Representatives from Jin Jiang and Starwood Capital did not return request for comment by press time. Terms of the deal, which is expected to close in the first quarter of 2015, were not disclosed. 
Other suitors
Jin Jiang’s emergence as the top bidder was something of a surprise, according to van Marken, who heads Deloitte’s travel, hospitality and leisure segment as well as chairing the EHIC event. Though first considered to be the obvious choice when Starwood Capital Chairman and CEO Barry Sternlicht made his intentions to sell known, the Chinese company faded from view as the pool of bidders became more crowded.
Accor, Europe’s largest hotel chain, was one of the more prominent suitors, submitting at least one takeover bid on 5 November.
But Jin Jiang—which in 2011 established a co-branding program with Louvre in France and China to boost travel between the two countries—eventually won the day. 
“There was almost an expectation before the deal happened that Jin Jiang was the obvious buyer,” van Marken said, citing the pre-existing relationship between the two companies. “But all of a sudden it didn’t look like they were because the price was fairly substantial. Barry (Sternlicht) set out the score fairly early on in terms of his expectation.” 
A relationship between Jin Jiang and Starwood has also been on the books for some time. In December 2006, Starwood Capital entered into a strategic relationship with Jin Jiang.
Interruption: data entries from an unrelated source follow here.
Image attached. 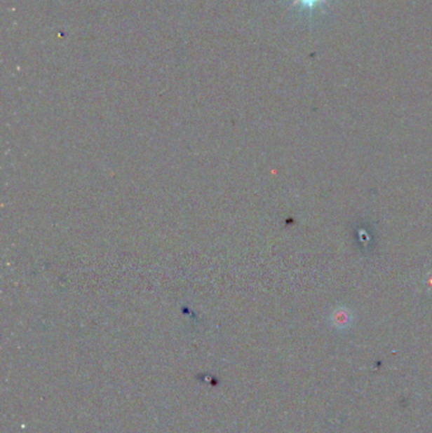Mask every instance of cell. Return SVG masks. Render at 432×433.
I'll list each match as a JSON object with an SVG mask.
<instances>
[{
	"label": "cell",
	"mask_w": 432,
	"mask_h": 433,
	"mask_svg": "<svg viewBox=\"0 0 432 433\" xmlns=\"http://www.w3.org/2000/svg\"><path fill=\"white\" fill-rule=\"evenodd\" d=\"M289 8L295 9L302 20L313 22L328 12L330 6L336 0H285Z\"/></svg>",
	"instance_id": "cell-1"
}]
</instances>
Under the terms of the agreement, Starwood invested $30 million in the Chinese company, making it the largest outside shareholder.
Jin Jiang expands its global footprint by more than 1,100 properties in 47 countries with the acquisition. Louvre’s brand portfolio comprises luxury and budget brands, including Première Classe, Kyriad, Campanile, Golden Tulip, Tulip Inn and Royal Tulip. Jin Jiang comprises more than 1,700 hotels, including 5- and 4-star hotels under the Jin Jiang brand concept and third-party management agreements for other flags as well.
Chinese investment
The deal underscores a recent outflow of investment from China, van Marken said.
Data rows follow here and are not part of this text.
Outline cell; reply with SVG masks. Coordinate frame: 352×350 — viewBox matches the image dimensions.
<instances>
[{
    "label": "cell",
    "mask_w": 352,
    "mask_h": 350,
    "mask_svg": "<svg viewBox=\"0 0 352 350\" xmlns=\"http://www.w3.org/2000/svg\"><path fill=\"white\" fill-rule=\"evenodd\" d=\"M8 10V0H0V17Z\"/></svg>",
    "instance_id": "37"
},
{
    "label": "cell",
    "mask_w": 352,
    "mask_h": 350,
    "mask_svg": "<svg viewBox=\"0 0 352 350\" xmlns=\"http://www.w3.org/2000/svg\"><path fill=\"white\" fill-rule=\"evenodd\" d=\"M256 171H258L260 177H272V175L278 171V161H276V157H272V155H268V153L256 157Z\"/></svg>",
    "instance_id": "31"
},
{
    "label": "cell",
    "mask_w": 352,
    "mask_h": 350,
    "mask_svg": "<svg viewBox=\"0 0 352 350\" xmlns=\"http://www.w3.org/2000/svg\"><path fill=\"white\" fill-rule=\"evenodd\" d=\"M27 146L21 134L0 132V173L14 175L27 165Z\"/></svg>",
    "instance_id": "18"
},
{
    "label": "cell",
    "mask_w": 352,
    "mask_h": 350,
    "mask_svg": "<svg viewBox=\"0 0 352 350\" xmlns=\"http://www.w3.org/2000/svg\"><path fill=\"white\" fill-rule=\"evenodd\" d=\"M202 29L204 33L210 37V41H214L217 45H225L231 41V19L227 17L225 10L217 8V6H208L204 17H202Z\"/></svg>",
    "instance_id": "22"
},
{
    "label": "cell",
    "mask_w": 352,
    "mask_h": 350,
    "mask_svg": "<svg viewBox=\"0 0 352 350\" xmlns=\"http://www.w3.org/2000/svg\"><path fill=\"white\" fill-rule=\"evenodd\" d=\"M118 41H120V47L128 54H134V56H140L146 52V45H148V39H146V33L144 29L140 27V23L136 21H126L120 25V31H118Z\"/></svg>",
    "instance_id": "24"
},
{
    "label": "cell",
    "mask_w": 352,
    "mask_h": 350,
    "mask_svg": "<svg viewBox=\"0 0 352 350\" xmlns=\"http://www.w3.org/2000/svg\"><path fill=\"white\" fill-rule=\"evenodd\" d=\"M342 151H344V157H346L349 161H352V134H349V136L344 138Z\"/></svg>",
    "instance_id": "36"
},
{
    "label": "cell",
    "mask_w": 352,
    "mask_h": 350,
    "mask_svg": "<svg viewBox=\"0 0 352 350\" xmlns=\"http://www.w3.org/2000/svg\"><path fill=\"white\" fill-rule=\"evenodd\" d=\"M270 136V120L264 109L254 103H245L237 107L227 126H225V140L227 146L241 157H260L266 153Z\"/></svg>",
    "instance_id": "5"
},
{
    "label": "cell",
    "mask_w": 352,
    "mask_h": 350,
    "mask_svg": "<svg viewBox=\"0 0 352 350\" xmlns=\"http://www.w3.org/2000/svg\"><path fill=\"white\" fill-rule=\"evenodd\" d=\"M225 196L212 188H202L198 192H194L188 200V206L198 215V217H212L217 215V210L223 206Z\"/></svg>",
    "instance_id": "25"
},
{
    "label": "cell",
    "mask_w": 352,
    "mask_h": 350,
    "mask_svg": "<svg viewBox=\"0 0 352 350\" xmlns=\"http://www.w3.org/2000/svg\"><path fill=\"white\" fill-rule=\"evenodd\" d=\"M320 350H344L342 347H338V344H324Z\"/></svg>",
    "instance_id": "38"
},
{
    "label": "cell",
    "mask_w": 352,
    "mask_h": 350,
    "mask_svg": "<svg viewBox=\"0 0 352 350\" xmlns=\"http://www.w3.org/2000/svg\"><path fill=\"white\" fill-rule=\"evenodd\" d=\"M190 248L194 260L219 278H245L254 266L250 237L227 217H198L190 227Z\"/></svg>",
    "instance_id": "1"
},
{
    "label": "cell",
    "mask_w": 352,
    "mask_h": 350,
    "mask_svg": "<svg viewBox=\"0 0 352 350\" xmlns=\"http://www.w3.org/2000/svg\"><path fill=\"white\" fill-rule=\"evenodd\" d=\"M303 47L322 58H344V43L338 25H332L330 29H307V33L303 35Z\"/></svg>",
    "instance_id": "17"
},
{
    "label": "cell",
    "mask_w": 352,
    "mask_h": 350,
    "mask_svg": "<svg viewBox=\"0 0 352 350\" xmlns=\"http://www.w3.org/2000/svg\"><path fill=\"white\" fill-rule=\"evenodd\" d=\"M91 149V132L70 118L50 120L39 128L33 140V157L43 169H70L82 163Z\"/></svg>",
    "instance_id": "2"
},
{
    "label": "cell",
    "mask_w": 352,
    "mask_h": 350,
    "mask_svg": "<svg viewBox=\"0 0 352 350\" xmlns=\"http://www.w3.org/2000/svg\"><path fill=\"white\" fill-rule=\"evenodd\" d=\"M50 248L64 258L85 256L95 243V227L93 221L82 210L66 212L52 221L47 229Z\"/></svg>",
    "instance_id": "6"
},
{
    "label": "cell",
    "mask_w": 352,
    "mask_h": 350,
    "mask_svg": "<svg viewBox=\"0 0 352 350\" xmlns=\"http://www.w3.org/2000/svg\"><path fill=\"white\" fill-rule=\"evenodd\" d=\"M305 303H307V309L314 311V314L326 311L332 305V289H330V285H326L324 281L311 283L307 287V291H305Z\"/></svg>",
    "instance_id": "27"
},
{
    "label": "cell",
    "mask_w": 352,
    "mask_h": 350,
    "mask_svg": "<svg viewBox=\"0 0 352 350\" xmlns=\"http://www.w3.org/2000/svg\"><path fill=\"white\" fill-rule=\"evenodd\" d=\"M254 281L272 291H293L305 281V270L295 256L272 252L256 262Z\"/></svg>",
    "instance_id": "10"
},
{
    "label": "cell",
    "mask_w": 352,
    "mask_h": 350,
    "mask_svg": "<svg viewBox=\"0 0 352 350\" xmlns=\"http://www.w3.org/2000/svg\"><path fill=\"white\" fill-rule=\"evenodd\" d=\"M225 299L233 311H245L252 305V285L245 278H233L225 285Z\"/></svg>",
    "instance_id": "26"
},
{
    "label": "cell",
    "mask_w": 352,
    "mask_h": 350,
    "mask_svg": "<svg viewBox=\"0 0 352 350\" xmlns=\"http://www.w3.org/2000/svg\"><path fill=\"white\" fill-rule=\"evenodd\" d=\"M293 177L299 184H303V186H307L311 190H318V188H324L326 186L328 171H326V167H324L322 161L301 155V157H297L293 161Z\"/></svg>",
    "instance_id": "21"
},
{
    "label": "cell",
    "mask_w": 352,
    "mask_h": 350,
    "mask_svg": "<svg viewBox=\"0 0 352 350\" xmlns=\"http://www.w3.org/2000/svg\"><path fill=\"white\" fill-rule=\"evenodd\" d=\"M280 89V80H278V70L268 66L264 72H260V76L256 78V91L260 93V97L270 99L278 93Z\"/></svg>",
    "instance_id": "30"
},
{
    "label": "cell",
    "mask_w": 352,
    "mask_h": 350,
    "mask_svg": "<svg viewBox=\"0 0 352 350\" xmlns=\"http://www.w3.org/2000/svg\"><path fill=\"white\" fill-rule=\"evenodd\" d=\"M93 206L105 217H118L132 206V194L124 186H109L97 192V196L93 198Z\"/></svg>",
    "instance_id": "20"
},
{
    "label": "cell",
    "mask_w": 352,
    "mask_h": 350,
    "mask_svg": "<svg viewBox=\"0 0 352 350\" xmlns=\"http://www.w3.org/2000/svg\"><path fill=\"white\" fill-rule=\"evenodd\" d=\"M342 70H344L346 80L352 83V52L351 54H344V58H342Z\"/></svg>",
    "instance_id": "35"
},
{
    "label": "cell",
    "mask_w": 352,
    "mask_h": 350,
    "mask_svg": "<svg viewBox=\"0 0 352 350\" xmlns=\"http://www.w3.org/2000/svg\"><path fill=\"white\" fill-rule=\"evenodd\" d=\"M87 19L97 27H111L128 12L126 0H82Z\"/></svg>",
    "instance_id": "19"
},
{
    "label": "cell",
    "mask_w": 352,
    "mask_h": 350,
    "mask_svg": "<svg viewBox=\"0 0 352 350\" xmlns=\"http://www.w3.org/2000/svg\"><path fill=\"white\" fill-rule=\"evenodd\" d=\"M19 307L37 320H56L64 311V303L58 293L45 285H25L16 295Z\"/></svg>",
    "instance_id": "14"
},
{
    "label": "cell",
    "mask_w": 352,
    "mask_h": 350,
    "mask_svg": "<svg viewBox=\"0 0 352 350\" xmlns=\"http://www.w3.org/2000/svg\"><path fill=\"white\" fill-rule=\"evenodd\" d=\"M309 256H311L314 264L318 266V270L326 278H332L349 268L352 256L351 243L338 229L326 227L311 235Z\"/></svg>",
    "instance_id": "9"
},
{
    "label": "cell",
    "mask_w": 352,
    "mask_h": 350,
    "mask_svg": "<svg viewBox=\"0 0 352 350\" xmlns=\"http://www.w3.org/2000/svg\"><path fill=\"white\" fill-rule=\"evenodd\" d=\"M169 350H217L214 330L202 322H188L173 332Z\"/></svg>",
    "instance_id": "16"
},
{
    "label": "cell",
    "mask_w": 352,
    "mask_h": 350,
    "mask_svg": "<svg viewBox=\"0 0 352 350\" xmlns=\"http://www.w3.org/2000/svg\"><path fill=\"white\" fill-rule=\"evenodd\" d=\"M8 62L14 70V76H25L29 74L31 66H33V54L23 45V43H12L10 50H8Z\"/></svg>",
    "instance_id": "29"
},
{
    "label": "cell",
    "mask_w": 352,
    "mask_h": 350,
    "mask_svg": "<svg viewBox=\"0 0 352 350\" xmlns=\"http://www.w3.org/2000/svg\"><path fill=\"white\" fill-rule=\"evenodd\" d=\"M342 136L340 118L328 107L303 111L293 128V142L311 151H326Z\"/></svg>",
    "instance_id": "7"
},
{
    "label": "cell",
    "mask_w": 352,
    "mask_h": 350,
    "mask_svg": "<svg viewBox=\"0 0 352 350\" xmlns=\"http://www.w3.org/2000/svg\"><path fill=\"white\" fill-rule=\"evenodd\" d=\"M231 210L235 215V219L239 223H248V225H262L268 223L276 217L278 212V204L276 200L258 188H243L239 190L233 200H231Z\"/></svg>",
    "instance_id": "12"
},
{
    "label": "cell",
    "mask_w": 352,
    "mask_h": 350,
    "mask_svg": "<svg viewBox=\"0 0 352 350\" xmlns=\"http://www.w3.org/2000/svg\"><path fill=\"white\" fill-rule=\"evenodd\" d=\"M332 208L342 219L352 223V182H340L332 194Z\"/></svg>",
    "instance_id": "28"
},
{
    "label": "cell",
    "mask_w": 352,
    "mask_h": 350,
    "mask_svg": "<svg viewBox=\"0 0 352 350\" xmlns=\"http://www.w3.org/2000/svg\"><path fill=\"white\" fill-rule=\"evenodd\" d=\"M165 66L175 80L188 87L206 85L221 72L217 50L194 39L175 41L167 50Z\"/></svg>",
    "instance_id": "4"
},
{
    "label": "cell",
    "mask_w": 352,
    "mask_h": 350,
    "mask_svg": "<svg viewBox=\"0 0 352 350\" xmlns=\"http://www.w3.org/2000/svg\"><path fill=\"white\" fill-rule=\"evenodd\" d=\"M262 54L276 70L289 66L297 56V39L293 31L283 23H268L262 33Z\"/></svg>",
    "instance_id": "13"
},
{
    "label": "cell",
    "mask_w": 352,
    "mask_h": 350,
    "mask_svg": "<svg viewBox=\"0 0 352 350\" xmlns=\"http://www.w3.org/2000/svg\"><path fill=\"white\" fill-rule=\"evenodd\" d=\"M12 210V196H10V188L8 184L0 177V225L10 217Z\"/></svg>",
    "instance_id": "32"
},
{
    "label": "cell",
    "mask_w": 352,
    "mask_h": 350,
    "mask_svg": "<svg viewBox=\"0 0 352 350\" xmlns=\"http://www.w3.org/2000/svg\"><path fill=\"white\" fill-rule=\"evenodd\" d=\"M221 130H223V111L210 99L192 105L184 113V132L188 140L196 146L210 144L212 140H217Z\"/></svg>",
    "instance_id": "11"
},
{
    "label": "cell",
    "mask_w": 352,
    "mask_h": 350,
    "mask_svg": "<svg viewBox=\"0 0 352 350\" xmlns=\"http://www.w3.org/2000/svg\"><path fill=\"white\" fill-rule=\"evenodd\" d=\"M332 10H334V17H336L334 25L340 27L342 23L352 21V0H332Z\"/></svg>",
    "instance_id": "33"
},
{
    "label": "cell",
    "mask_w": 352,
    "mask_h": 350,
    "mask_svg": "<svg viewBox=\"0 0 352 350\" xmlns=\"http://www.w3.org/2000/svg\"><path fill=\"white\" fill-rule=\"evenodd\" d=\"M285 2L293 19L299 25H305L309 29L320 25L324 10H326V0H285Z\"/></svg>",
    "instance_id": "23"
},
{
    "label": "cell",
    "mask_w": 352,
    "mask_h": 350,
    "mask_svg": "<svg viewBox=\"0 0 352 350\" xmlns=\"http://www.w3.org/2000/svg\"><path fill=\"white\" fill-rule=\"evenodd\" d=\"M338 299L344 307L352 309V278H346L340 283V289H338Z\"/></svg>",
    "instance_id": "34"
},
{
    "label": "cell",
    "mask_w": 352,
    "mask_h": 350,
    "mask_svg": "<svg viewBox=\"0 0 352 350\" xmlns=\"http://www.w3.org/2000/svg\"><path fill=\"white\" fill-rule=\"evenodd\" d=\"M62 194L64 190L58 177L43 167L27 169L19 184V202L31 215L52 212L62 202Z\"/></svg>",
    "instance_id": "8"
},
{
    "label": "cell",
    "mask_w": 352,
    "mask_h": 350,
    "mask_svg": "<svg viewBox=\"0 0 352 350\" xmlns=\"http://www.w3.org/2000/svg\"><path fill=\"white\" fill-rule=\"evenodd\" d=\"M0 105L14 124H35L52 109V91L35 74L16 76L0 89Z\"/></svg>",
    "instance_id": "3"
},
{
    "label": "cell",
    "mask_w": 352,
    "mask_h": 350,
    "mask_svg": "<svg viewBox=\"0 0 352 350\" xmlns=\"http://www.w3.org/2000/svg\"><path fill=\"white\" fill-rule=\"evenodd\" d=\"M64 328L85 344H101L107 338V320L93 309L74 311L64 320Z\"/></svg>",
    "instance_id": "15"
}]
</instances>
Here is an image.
“The Chinese have spent €3.1 billion ($3.9 billion) on real estate in Europe last year and are expected to spend a lot more,” he said. Given the size of the Louvre deal, “I think you can safely say that’s going to be accurate.” 
  • In October, Chinese firm Anbang Insurance Group agreed to acquire the Waldorf Astoria New York from Hilton Worldwide Holdings for $1.95 billion. 
  • In September, Beijing-based Reignwood Group bought London trophy Ten Trinity Square, which sits beside the Tower of London, for an undisclosed sum and will partner with Four Seasons Hotels & Resorts to turn it into a luxury 98-room hotel. In the same month, it also bought for £135 million ($220 million) the Wentworth Club outside London, which has 12 rooms.
  • In August, Chinese government-owned Greenland Holding Group announced intentions to invest £1.2 billion ($2 billion) on two London properties, including the former Ram Brewery site in Wandsworth and valued at £600 million ($1.02 billion).
  • In June, Hong Kong-based Kai Yuan Holdings paid €344.51 million ($463 million) for the 5-star Paris Marriott Hotel Champs-Elysees, which included a management agreement with Marriott International up to 2030 to be automatically renewed for three successive periods of 10 fiscal years.